Una volta Bart Simpson, dopo aver osservato un ranocchio, disse: "Ahh la vita della rana e' quella che fa per me".
Si riferiva evidentemente ad un anfibio che vive felice nel suo stagno immerso nella tranquilla campagna, che apre la bocca solo per acchiappare al volo qualche mosca, nuota e aspetta che il sole asciughi la sua pelle rugosa.
Immaginate pero' come sarebbe diversa la sua vita se un giorno balzellando verso casa si trovasse la strada abituale sbarrata da una trafficata autostrada...
Si sa il progresso non guarda in faccia nessuno, figuriamoci se prende in considerazione il muso di una piccola rana.
Dopo lo shock iniziale la nostra eroina dovra' comunque ingoiare il rospo e cercare di proseguire con la vita di tutti giorni che per una rana consiste principalmente nel procurarsi il cibo e raggiungere la tana.
Dovra' evitare auto, ruspe e camion e poi balzellare sopra tronchi e tartarughe fino a potersi rifugiare nella sua casetta.
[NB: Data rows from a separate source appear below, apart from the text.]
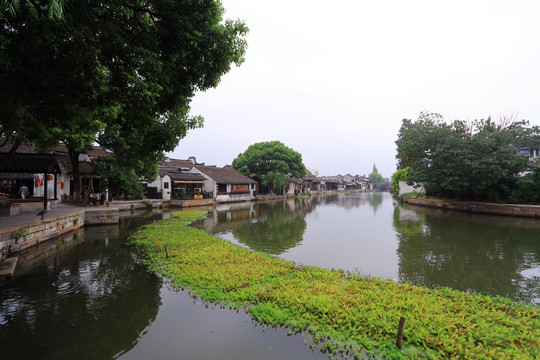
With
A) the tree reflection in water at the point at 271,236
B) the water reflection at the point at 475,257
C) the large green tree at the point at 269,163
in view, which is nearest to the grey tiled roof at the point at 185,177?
the large green tree at the point at 269,163

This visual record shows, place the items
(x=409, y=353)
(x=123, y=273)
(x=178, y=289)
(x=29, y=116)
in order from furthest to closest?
(x=123, y=273), (x=29, y=116), (x=178, y=289), (x=409, y=353)

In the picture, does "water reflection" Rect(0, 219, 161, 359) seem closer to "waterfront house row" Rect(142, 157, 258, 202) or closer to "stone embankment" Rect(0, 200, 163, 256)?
"stone embankment" Rect(0, 200, 163, 256)

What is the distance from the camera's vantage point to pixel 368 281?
7488 millimetres

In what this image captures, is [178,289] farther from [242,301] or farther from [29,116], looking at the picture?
[29,116]

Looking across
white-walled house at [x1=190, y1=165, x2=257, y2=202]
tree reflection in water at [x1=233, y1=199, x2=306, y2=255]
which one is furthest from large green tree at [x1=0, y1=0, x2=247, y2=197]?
white-walled house at [x1=190, y1=165, x2=257, y2=202]

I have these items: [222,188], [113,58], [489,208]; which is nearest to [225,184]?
[222,188]

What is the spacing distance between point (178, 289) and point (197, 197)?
86.2 ft

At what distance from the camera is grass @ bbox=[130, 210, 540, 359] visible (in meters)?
4.50

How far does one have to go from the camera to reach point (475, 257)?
10672 mm

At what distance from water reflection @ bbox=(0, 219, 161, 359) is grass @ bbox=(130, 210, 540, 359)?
3.96ft

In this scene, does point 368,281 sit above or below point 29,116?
below

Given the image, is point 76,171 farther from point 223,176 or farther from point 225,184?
point 223,176

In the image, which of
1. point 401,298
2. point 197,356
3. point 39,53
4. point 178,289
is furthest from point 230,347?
point 39,53

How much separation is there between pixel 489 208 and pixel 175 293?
1153 inches
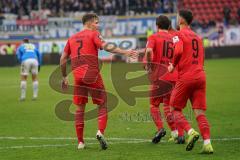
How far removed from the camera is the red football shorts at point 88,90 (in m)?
12.1

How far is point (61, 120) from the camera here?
16922 mm

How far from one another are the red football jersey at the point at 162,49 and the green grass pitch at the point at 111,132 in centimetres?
129

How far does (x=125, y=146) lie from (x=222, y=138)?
2.02m

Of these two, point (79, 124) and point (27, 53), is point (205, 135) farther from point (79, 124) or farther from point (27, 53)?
point (27, 53)

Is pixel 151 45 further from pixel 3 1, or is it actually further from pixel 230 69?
pixel 3 1

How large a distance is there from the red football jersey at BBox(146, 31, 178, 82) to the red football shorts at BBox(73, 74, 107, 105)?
129 cm

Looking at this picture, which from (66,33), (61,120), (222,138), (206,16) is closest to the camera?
(222,138)

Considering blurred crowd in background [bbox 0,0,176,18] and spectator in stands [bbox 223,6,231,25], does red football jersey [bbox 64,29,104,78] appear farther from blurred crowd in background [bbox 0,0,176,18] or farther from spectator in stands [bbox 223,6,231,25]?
spectator in stands [bbox 223,6,231,25]

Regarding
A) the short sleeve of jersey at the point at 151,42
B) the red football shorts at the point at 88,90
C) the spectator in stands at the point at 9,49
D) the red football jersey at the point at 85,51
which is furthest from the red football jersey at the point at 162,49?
the spectator in stands at the point at 9,49

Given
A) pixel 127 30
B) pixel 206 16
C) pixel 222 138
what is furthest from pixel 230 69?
pixel 222 138

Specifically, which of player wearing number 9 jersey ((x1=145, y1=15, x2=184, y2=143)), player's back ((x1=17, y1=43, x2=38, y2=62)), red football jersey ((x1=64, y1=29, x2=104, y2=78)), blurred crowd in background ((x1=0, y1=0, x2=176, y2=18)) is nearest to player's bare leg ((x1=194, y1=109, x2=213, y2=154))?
player wearing number 9 jersey ((x1=145, y1=15, x2=184, y2=143))

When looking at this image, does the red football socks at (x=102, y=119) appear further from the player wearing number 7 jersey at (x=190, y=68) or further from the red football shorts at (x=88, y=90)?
the player wearing number 7 jersey at (x=190, y=68)

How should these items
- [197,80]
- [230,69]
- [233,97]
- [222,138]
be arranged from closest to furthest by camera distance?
[197,80] < [222,138] < [233,97] < [230,69]

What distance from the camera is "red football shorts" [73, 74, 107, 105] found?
12.1 m
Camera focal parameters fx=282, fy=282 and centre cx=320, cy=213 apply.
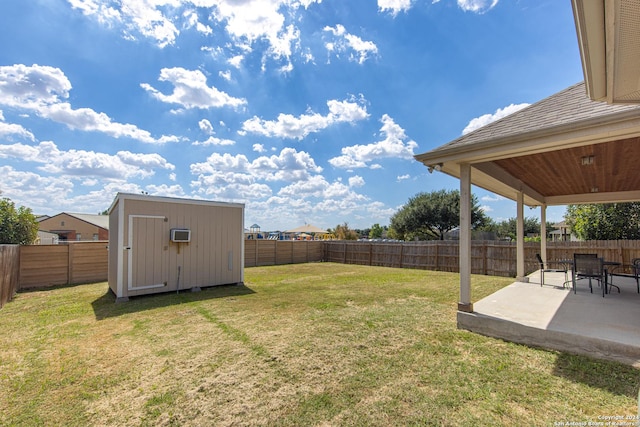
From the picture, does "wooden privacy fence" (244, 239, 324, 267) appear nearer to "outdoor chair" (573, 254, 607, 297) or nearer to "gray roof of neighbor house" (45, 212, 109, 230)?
"outdoor chair" (573, 254, 607, 297)

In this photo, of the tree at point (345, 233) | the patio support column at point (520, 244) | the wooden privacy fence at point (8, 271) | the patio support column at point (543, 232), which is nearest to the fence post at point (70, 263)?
the wooden privacy fence at point (8, 271)

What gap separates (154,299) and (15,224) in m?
5.95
(In questo gioco l'aspetto anfibio dell'animale non viene considerato, se la rana tocca l'acqua affoga).
Con il progredire del gioco aumenta il traffico e la velocita' degli automezzi, appare perfino un coccodrillo (che le fogne hanno restituito ad un Habitat piu' consono) e una biscia che si piazza davanti alla tana con la bocca spalancata.
Frogger fu il primo tentativo di portare in un videogioco problematiche legate all'ambiente (credo).